The bill also includes top priorities for union leaders, such as stiff penalties for employers that block union organizing and collective bargaining.
Beyond those provisions is a weightier matter in coal country: whether to shore up a polluting power source or transition the Appalachian economy away from coal.
The bill includes industrial policies proposed by Mr. Manchin that would help wean the region away from fossil fuels, including $100 billion to aid manufacturers and $25 billion for advanced manufacturing outreach, with $4 billion of the outreach funding set aside for coal-mining regions. A tax credit for energy investments includes a generous additional subsidy for those investments that flow to communities with oil and gas workers, a closed coal mine or a shuttered coal-fired electricity generator.

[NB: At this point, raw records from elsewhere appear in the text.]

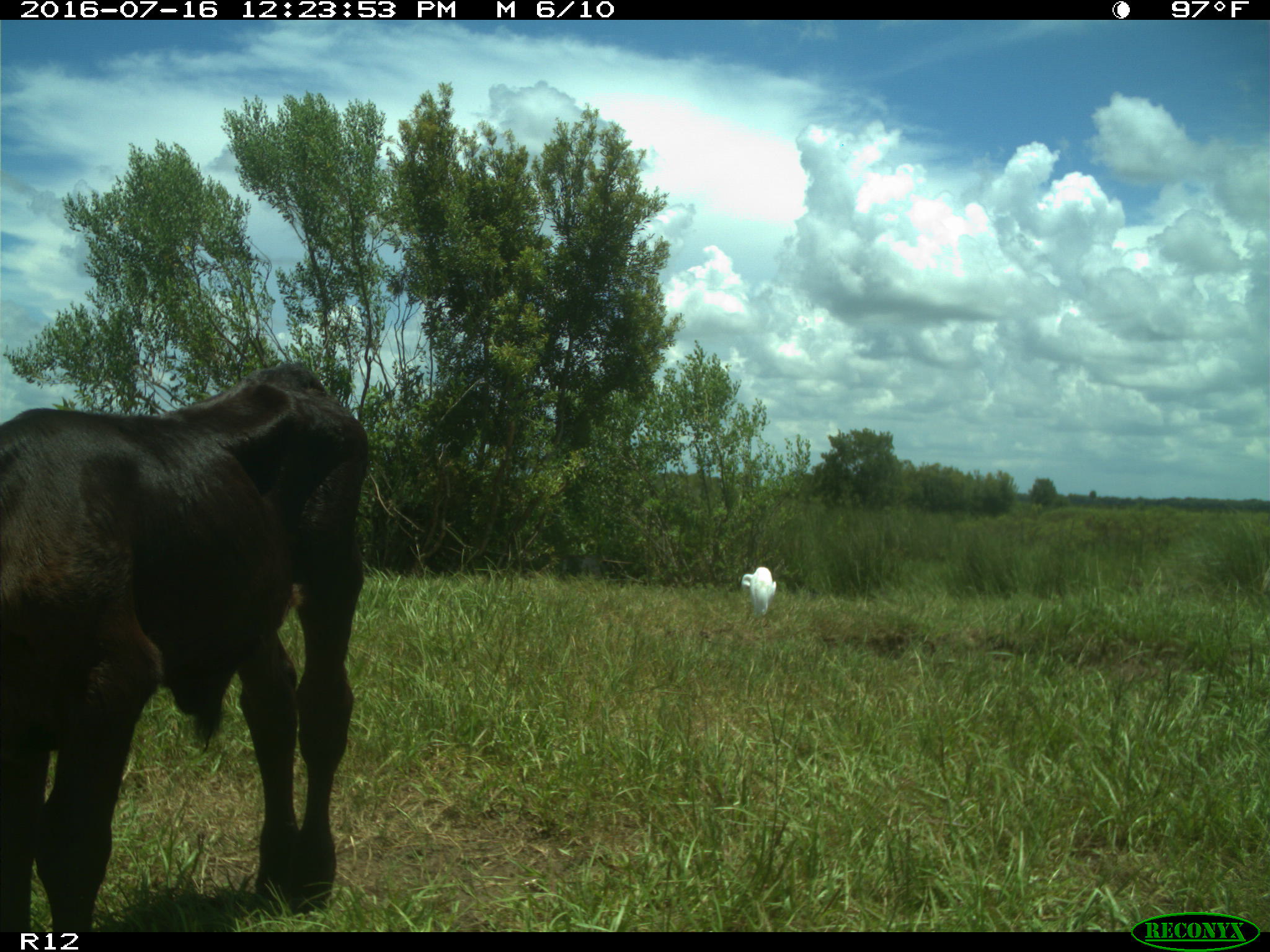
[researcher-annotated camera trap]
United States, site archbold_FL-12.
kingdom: Animalia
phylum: Chordata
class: Mammalia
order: Artiodactyla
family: Bovidae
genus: Bos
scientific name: Bos taurus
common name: domestic cow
Bos taurus (domestic cow).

For years, coal miners and operators alike looked skeptically at such efforts. Miners rallied to Donald J. Trump’s side in the 2016 campaign as he promised to bring their industry back, not replace it with clean energy. He did not keep that promise, and coal mining employment, which was at about 51,000 jobs when he took office, had fallen to a nadir of 39,000 by the time he was denied a second term.
Union mining jobs with good pay, pensions and health benefits have been replaced with low-wage work — if they have been replaced at all. The promise of renewable energy as a replacement has so far yielded little. Jobs installing solar panels or building wind turbines tend to disappear once a renewable energy facility is up and running, since such facilities require little ongoing labor.

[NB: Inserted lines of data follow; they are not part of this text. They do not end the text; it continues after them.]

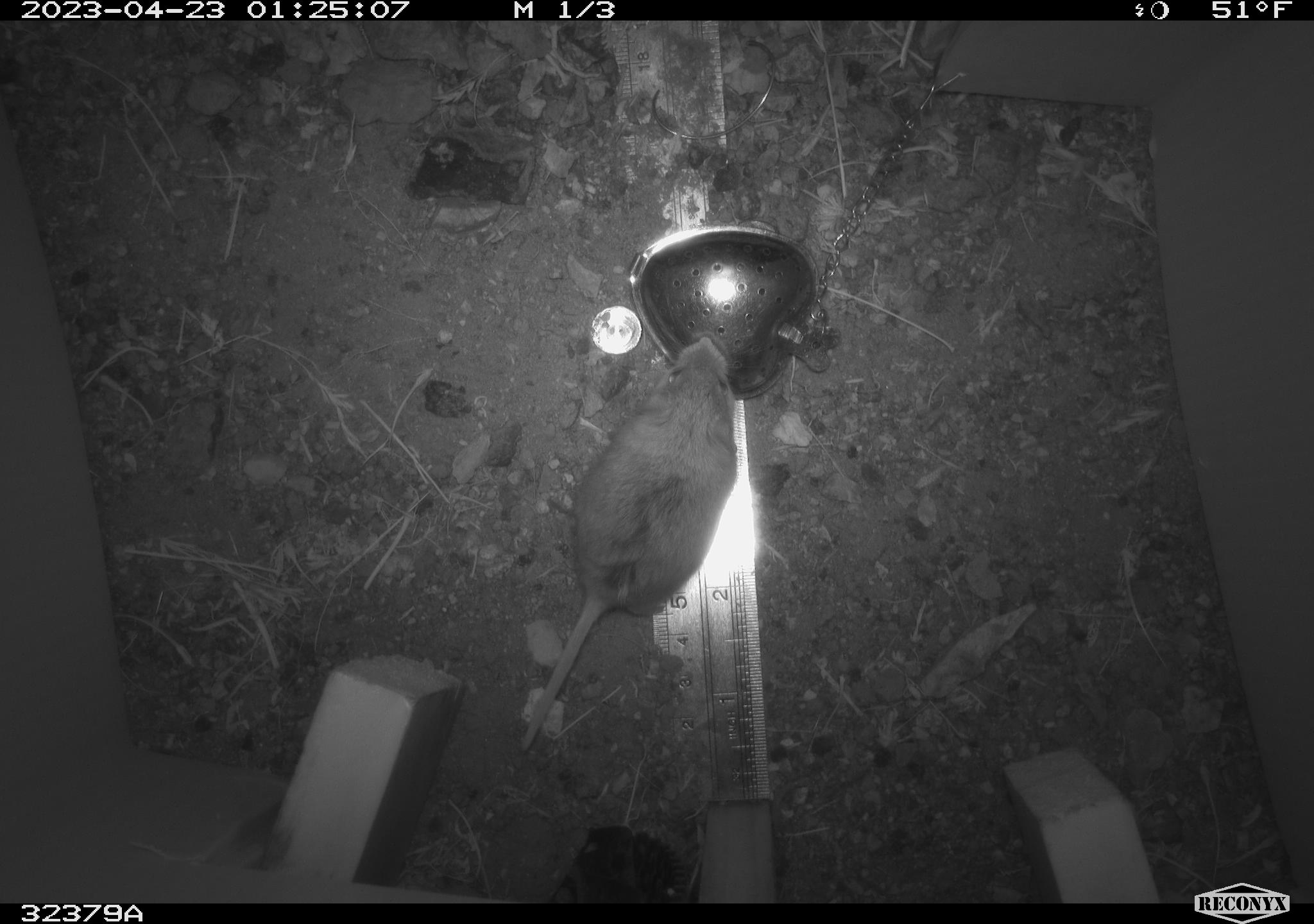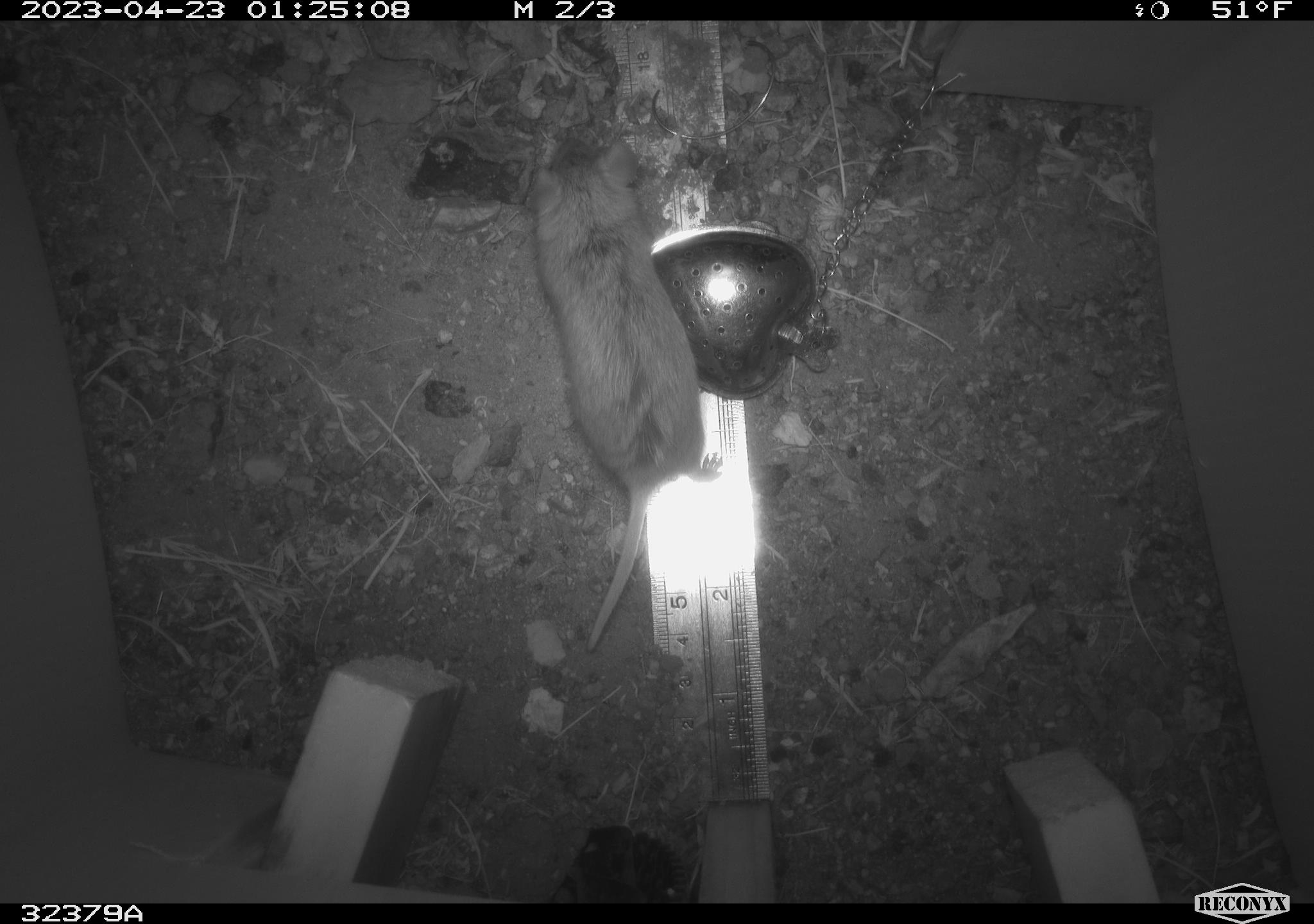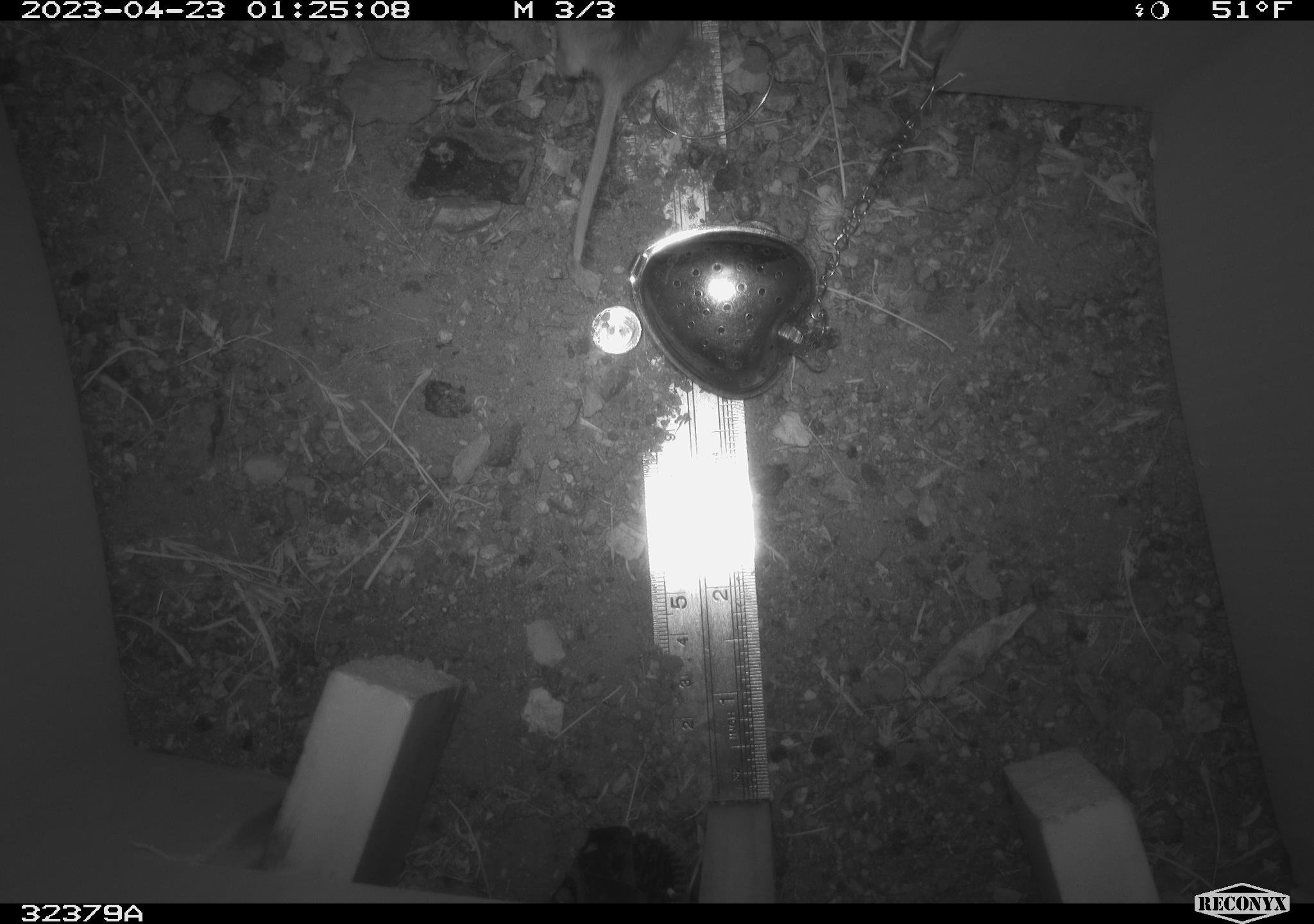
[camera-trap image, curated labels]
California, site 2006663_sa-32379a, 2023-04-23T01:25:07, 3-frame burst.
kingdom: Animalia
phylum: Chordata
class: Mammalia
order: Rodentia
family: Cricetidae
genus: Peromyscus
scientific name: Peromyscus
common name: deer mice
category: peromyscus species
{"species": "peromyscus species (deer mice) (Peromyscus)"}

Jason Walsh, the executive director of the BlueGreen Alliance, which has brought together labor and environmental groups to marshal support for initiatives like Mr. Biden’s domestic policy bill, said he did not fault miners for their doubts. But he pointed to active conversations about building a solar panel assembly plant in the Ohio Valley that would hire more than 2,000 union workers. Such projects could use a federal nudge.
“Build Back Better provides really the best opportunity for any industrial policy vision in these areas,” Mr. Walsh said.

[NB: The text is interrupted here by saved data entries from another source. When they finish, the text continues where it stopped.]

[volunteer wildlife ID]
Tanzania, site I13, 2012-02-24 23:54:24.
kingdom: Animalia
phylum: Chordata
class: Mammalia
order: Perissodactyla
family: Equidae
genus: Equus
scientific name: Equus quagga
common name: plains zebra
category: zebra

It took a while, but last month, those arguments won over the unions of Mr. Manchin’s home state, which have long been the backbone of his political support. In its statement asking Mr. Manchin to return to negotiations, the state’s A.F.L.-C.I.O. chapter noted that the bill included his industrial policy legislation.
Biden’s Social Policy and Climate Bill at a Glance
The centerpiece of Biden’s domestic agenda. The sprawling $2.2 trillion spending bill aims to battle climate change, expand health care and bolster the social safety net. Here’s a look at some key provisions and how they might affect you:
The bill “would help workers, our families and the labor movement both across the country and right here in West Virginia,” the president of the labor group, Josh Sword, said in the statement.
The manufacturing provisions, in particular, have driven a wedge between coal miners and coal mine owners, who have been working hard to shore up Mr. Manchin’s opposition. The miners appear to have embraced the reality that coal is dying and they must look beyond it to survive, but their bosses do not see the end as inevitable.
Chris Hamilton, the president of the West Virginia Coal Association, which represents the owners, said coal employment would remain viable for years to come, and he accused the unions of “waving a white flag.” He also suggested they did not understand the damage that renewable energy incentives in the bill would do to what is left of coal.
“Frankly, we were shocked” when the unions endorsed the social policy and climate legislation, Mr. Hamilton said.
“We would have thought they’d have gone down swinging,” he added. “I don’t think we ought to be trading one job for another, particularly basic fossil energy jobs which are extremely well paid and carry benefits — and could last for another generation.”
Phil Smith, the United Mine Workers’ chief lobbyist, responded, “We’re still swinging, but we’re swinging in a smart way and in a way that will provide a real future for fossil energy workers in West Virginia and throughout the country.”
Union officials, speaking on the condition of anonymity to avoid angering mine owners, said Mr. Manchin should not be listening to the West Virginia Coal Association, which includes some of Mr. Trump’s staunchest supporters and switched allegiances in 2018 to back Mr. Manchin’s Republican challenger in that year’s election, Patrick Morrisey.
Such personal considerations should not be overlooked. The United Mine Workers made Mr. Manchin an honorary member in 2020 for his work securing pension, health and black lung benefits. At every turn, the senator notes that he lost an uncle, high school classmates, friends and neighbors in a 1968 explosion at a mine in Farmington, W.Va., that killed 78 miners.
And while Mr. Manchin has snapped at reporters in the Capitol shouting questions about Build Back Better negotiations, his spokeswoman, Sam Runyon, was effusive about his concern for mine workers.
“Senator Manchin has always been a strong advocate for the United Mine Workers of America and championed legislation to address the black lung excise tax expiration,” she said. “He will of course continue to work to shore up the black lung excise tax and address the needs of our brave miners.”